A quick bake this morning, batch of Blackberry and hazelnut friands, adapting Nigel Slater’s recipe from Kitchen Diaries II (also here) a little. Boxed up and ready to take to the office, not that I normally take cakes to work but our office dog’s retiring, getting too old for the commute so I thought it’d be a nice treat (for the rest of us). Anyway, I used all the same ingredients but reduced sugar to 120g, used both ground and chopped hazelnuts (for a more interesting texture) and increased quantity to 120g and also used 12 large blackberries, one each per friand – this is around 100g and not 60 recommended by Slater. Really good and not too sweet. Very quick to make although I did have to rush to work so boxed them while they were still a bit warm. Good to eat in the morning too as not too sweet.
It took some maneuvering to get the ice cream maker bowl to fit into the freezer (small and recently loaded up with ‘stuff’) but fit it in I did because I really fancied some home made ice cream this weekend. I don’t think I froze the bowl for long enough beforehand though because it was taking ages yesterday afternoon, the ice cream was not really chilling and, as we were watching The Master at the same time I was getting pretty frustrated that nothing was happening. Nothing in the kitchen and nothing on the screen. I gave up on the machine and just froze the ice cream hoping for the best and soon after I gave up on the film too and nodded off. When I woke up the film was still on and Beloved informed me that I’d missed very little. What a pointless waste of time (Joaquin Phoenix very good though).
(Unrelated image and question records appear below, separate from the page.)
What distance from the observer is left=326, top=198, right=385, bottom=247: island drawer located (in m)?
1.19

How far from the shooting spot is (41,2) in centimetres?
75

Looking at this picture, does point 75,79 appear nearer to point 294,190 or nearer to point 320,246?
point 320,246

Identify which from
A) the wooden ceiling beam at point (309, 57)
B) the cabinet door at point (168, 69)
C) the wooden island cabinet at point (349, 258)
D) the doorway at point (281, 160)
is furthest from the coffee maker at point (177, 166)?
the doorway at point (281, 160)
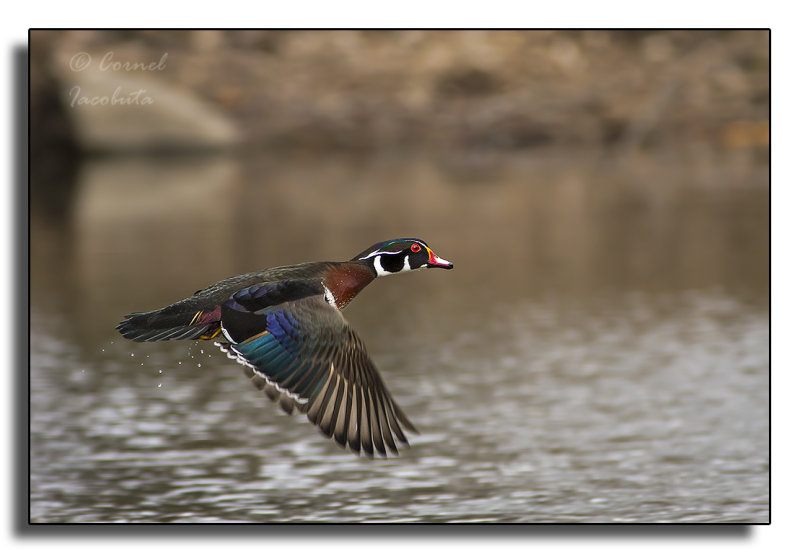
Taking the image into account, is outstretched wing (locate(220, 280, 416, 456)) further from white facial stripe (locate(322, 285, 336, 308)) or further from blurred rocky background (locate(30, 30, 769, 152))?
blurred rocky background (locate(30, 30, 769, 152))

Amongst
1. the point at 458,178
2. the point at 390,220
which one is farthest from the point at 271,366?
the point at 458,178

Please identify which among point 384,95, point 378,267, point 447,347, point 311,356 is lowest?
point 311,356

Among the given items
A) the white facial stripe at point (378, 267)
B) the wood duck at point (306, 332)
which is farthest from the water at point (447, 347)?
the white facial stripe at point (378, 267)

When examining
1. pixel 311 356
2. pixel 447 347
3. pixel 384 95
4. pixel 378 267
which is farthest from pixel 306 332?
pixel 384 95

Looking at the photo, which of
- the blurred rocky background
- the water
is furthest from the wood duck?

The ice cream, though was well worth the effort, with a very intense and mildly bitter coffee flavour enhanced by good dark chocolate. This is a real treat for lovers of good coffee. Recipe came from Nigel Slater’s Kitchen Diaries II although I reduced the amount of sugar by a third – think Nigel has a very sweet tooth although Beloved did say he would have liked a bit more sugar. For me, this was perfect but I would consider perhaps using a mix of dark and white or milk chocolate in future. Or perhaps not, it really is very good just as it is. Like a chocolatey affogato. Very good aftertaste too.